そこには、男の子と同じくらいの小さな女の子が、男の子と同じように悲しげに泣きじゃくっていた。


『ごめんね……』


男の子は、女の子の泣く姿をじっと見つめながら、本当に本当に苦しそうに、謝罪の言葉を絞り出した。


『ごめん、ごめんね……きみのだいじなものを、こわしちゃって、うばっちゃって、ごめんなさい……』


謝り続ける男の子の顔が、あまりにもつらそうに歪んでいるので、見ているこちらが胸をかきむしられたような気持ちになる。
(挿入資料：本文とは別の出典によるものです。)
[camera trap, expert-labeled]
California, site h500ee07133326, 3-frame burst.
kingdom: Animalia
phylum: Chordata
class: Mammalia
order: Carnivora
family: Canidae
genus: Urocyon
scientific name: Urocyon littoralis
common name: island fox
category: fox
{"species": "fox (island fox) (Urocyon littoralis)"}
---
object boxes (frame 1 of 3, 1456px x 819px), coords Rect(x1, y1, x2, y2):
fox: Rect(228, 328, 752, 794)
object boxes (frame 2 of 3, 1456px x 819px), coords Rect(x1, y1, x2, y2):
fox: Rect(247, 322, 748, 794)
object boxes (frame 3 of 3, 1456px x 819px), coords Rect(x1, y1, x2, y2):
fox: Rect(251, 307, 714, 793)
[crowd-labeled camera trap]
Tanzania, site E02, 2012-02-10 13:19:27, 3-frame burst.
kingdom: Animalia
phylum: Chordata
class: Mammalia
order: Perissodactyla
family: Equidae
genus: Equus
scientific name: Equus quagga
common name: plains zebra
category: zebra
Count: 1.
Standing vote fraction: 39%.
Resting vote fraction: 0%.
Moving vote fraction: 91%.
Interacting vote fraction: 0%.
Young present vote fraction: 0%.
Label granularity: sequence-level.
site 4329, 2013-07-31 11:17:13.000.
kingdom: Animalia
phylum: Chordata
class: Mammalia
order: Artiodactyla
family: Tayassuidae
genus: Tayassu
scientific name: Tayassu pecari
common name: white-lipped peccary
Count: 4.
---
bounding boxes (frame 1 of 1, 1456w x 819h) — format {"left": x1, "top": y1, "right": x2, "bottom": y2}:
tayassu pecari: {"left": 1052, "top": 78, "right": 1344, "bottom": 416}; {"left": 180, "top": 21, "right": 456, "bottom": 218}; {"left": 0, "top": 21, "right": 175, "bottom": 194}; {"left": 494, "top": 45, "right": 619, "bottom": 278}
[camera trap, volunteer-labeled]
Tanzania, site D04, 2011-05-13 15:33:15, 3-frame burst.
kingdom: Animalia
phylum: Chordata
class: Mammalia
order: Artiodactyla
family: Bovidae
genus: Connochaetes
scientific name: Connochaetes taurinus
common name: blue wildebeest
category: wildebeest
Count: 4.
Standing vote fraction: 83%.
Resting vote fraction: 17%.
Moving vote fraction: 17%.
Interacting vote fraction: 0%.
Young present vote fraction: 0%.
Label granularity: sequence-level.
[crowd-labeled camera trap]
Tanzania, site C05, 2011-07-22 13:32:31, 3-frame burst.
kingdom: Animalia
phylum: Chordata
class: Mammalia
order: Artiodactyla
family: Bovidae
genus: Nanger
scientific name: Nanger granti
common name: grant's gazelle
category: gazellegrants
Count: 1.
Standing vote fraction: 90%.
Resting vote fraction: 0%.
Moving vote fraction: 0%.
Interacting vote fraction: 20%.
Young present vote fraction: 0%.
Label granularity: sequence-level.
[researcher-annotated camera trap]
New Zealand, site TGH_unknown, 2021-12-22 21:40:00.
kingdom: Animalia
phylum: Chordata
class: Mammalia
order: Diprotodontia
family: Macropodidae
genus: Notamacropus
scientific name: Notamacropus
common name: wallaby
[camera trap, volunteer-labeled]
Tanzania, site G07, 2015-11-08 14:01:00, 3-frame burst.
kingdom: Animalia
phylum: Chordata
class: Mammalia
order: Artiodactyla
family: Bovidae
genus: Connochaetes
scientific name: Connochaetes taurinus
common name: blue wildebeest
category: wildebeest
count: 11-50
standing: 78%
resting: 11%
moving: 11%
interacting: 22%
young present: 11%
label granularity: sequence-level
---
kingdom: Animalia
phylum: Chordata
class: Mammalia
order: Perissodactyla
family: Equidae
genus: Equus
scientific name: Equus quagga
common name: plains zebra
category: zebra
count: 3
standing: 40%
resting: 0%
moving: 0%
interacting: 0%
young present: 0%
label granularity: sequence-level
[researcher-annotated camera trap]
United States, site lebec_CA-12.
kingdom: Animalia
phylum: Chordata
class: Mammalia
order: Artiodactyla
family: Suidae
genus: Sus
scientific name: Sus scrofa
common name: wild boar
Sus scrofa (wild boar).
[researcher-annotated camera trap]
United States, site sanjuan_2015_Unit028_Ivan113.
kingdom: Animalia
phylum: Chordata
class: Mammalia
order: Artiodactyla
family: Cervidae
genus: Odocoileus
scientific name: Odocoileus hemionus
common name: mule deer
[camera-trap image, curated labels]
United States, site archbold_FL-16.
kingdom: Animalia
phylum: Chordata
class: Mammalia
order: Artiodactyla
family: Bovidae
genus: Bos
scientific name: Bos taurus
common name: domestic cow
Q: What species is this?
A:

きらきらと輝く透明な涙に濡れた頬に、私はそっと手を触れた。


この子は、どうしてこんなにも苦しんでいるんだろう。

誰かのためにこんなにもきれいな涙を流せる子が、誰かの何かを壊してしまったなんて、とても思えない。


『泣かないで』


気がついたら私はそんな言葉を口にしていた。

震えながら泣く身体を力いっぱいに抱きしめ、小さな頭に頬を寄せて、精いっぱいの優しい声で。


『きみは悪くない。なんにも悪くない。だから、もう、泣かないで。もう、自分を責めないで』


私は必死に語りかけた。

罪悪感に苦しむこの子を、なんとかして救ってあげたかった。


でも、男の子は首を横に振り、『ぼくがわるいんだ、ぼくのせいだ』と繰り返した。


ちがうのに、と私は心の中で叫ぶ。

分かってもらえないことが、この子を救えないことがつらくて、切なくて、私も涙を流した。